For about a quarter of an hour his structure is chronological, as he traces the history of scientific enlightenment and spirituality. (Who would have thought that the 1680s, the decade of the Glorious Revolution, was also so significant in this story?) Chronology is an easy structure to work, but by being linear, a single dimension, it can cause a speaker to lose thread. A simple aid is to introduce cross-structures that intersect this timeline, but that’s a detail.

At 18:00 he begins talking about expansion of mind and, suggesting an elastic band as a metaphor, he makes the point that to expand anything you need to pull its extremities in opposite directions. Thus any expansion involves tension between opposites. (What a devastating argument against ‘Safe Spaces’ in universities!)

This introduces a chart that he has in his book, a wheel containing opposites facing each other across its centre. He produces a printout of that chart; and this is his visual, the only one. Had he been in a lecture room it would have been a slide, but he manages perfectly well holding it up in front of himself. The rest of his talk is essentially exploring briefly some of the dialectics in the book between those opposites.

I was slightly unsettled in the talk by the frequent cross-fades betraying edit points.

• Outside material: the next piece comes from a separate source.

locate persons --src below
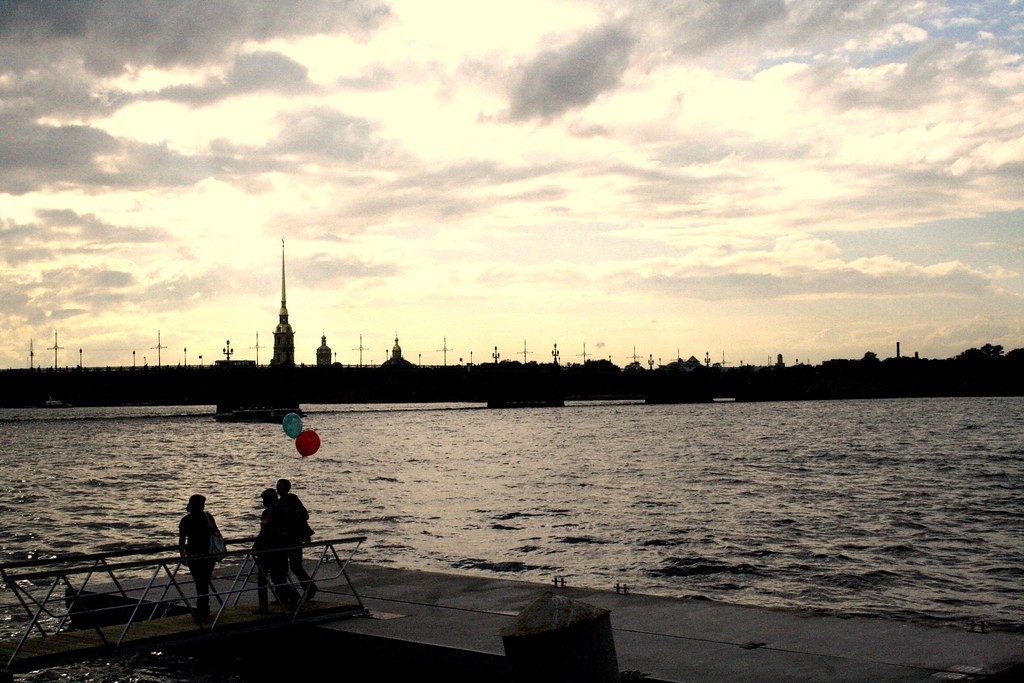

The edits were very skilfully done, with seamless joins in the audio, but what was edited out? Interjections or questions from the audience which threatened to lengthen the video unnecessarily? Who knows?

I found it unsettling also when he described a discussion he had with his father, as it took me a second to realise that the other party to that dialogue was my own brother.

It is an excellent and stimulating talk which ends a few seconds after 35:00. The rest is Q&A.

On Amazon the book has seven reviews, one by me, all positive and 5-stars throughout.